同じ職場で20年以上勤務したり40歳代も半ばを過ぎると、いわゆる中間管理職になる方が一定数います。中間管理職は「上からも抑えられ、下からも突き上げられる」という難しい立場であると同時に、上の尻ぬぐいも下の尻ぬぐいも求められる多忙な職位です。
 そこで本noteでは、私が共感している書籍の一部から、組織における尻ぬぐいと中間管理者の心得を整理します。

冒頭で記したように、中間管理職は難しくて多忙な職位であることは周知の事実です。それ故に、上司や経営層に対して不満を抱き、部下に対しては苛立つというストレスを抱えます。この不満や苛立ちの原因の一つが、”尻ぬぐい”に対する認識にある気がします。
 尻ぬぐいとは、その名の通り”尻を拭くこと”という意味に加え、”他人の失敗などの後始末をすること”(goo国語辞典)という意味です。しかし、経営学の文脈では、将来の管理者や経営者を育てるためのトレーニングや選別の意味で用いられていることがあります。

では、中間管理職は本当に尻ぬぐいが多いのでしょうか?
 下の図は、1994年に行われた調査結果の一部です。この調査は、8つの企業の39の組織単位が対象でした。質問票は885枚配布され、回収率は93.7%でした。

高橋伸夫(1997)『日本企業の意思決定原理』を参考に筆者作成。

その結果、尻ぬぐい感は係長でピークとなる逆U字型を示し、中間管理職は尻ぬぐいが多いという肌感覚と一致しました。

尻ぬぐいには、健全な尻ぬぐいと不健全な尻ぬぐいがあります。
 健全な尻ぬぐいとは、上司が部下の失敗を尻ぬぐいするもので、不健全な尻ぬぐいとは、部下が上司の失敗の尻ぬぐいをするというものです。この健全な尻ぬぐいが、将来の管理者や経営者を育てるためのトレーニングや選別の意味を持つ尻ぬぐいなのです。

では、不健全な尻ぬぐいはどうするべきでしょうか?
 個人的な感覚では、これを完全に無くすのは極めて難しいと感じます。では、どうしても無くせない部分の尻ぬぐいとはどう向き合えば良いのか。私としては、「視座を高め、視野を広げるためのトレーニング」としてマインド・コントロールすることが良いと考えています。むしろ、そうするしか仕方がないのです。誰かが尻ぬぐいをしなければ組織は回りません。誰かが行う尻ぬぐいのおかげで、組織的行動やシステムが破綻を来さずに済んでいるのです。

次に、中間管理者としての心得について整理します。

**データ**.
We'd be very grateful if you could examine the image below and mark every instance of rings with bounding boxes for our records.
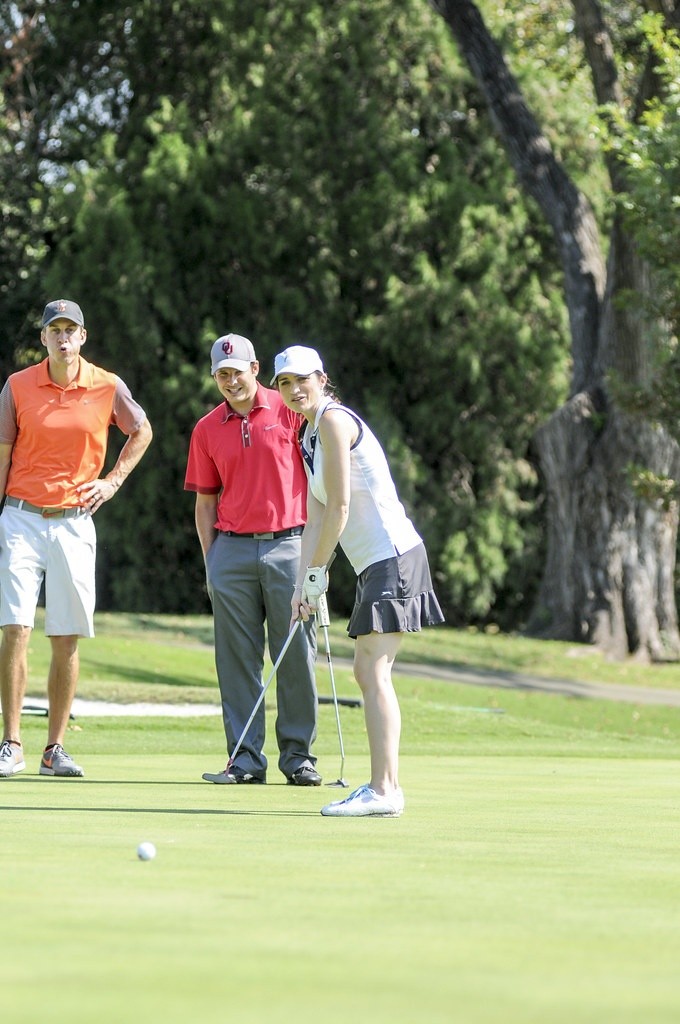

**やること**.
(1) 本文抜粋から、「下の図は、1994年に行われ」から「尻ぬぐいには、健全な尻ぬぐいと不健全な尻ぬぐいがあります。」までの部分をそのまま抜き出してください。
(2) 本文抜粋をもとに、次の問いに答えてください。
(a) 1994年の調査で配布された質問票は何枚ですか。
(b) 調査で尻ぬぐい感がピークとなったのはどの職位ですか。
(c) 本文抜粋では、健全な尻ぬぐいとはどのようなものだとされていますか。
データの各行は、本文抜粋とは別の資料です。

**課題ごとの出力**.
(1)
下の図は、1994年に行われた調査結果の一部です。この調査は、8つの企業の39の組織単位が対象でした。質問票は885枚配布され、回収率は93.7%でした。

高橋伸夫(1997)『日本企業の意思決定原理』を参考に筆者作成。

その結果、尻ぬぐい感は係長でピークとなる逆U字型を示し、中間管理職は尻ぬぐいが多いという肌感覚と一致しました。

尻ぬぐいには、健全な尻ぬぐいと不健全な尻ぬぐいがあります。

(2)
(a) 885枚
(b) 係長
(c) 上司が部下の失敗を尻ぬぐいするもの